PRIVATIZAÇÃO | As águas do Brasil na mão do cassino financeiro

 

Bancos sem nenhuma experiência em Saneamento preparam-se para assumir controle dos serviços, em operações obscuras e de rapina. Acesso dos mais pobres fica ainda mais distante. Tarifas subirão. Mananciais ameaçados 


A imagem do Brasil no mundo mudou desde a ascensão da extrema direita no país.

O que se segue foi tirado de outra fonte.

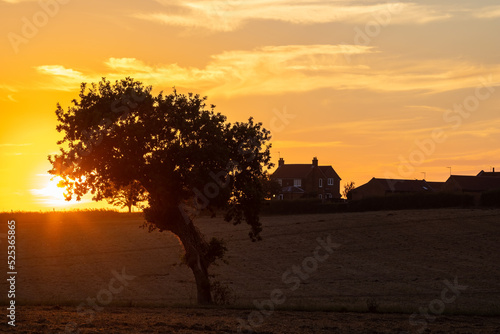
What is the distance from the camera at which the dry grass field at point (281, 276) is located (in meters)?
27.9

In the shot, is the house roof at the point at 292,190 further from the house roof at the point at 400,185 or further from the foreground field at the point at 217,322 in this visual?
the foreground field at the point at 217,322

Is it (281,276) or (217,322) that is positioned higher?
(217,322)

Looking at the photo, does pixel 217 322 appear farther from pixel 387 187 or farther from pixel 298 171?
pixel 298 171

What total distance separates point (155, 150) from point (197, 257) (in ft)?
22.8

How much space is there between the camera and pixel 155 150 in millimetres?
36094

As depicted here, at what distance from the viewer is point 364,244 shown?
73.9 meters

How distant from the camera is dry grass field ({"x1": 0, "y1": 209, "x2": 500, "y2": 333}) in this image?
27.9m

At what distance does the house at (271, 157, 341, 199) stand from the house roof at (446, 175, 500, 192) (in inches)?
1307

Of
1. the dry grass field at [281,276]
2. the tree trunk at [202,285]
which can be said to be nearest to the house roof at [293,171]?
the dry grass field at [281,276]

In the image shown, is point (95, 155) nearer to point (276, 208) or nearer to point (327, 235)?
point (327, 235)

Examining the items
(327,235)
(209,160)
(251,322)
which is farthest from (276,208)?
(251,322)

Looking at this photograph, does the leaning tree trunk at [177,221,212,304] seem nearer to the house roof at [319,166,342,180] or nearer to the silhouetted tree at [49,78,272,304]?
the silhouetted tree at [49,78,272,304]

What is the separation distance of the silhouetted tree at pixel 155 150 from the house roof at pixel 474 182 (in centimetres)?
11942

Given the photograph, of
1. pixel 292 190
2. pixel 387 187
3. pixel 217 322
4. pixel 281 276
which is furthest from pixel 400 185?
pixel 217 322
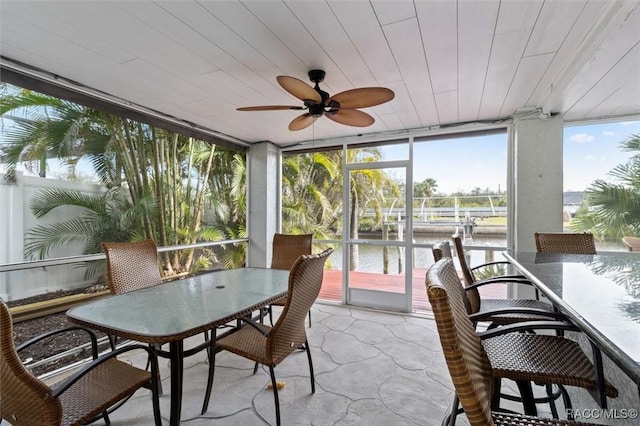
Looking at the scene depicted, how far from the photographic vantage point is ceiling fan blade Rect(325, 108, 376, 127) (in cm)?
223

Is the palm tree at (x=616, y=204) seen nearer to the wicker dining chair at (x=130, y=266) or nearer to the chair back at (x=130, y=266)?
the wicker dining chair at (x=130, y=266)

Aqueles que acompanham a agenda climática devem lembrar que, em outros tempos, o Brasil foi um ator importante nas negociações do Acordo de Paris e na defesa de que outros países estabelecessem metas para a redução de emissão de gases do efeito estufa. 

A recusa do governo de Jair Bolsonaro a sediar a 25º edição da Conferência das Partes da Convenção do Clima das Nações Unidas (COP25), somada à participação vergonhosa da comitiva governamental no evento e aos incêndios na Amazônia em 2019 são exemplos que caracterizam nossa imagem atual. 

As consequências ambientais da ascensão da extrema direita no país serão enormes e, por isso, precisam ser conhecidas não só pelos brasileiros, mas por todas as nacionalidades que têm compromisso com a democracia e com as mudanças climáticas.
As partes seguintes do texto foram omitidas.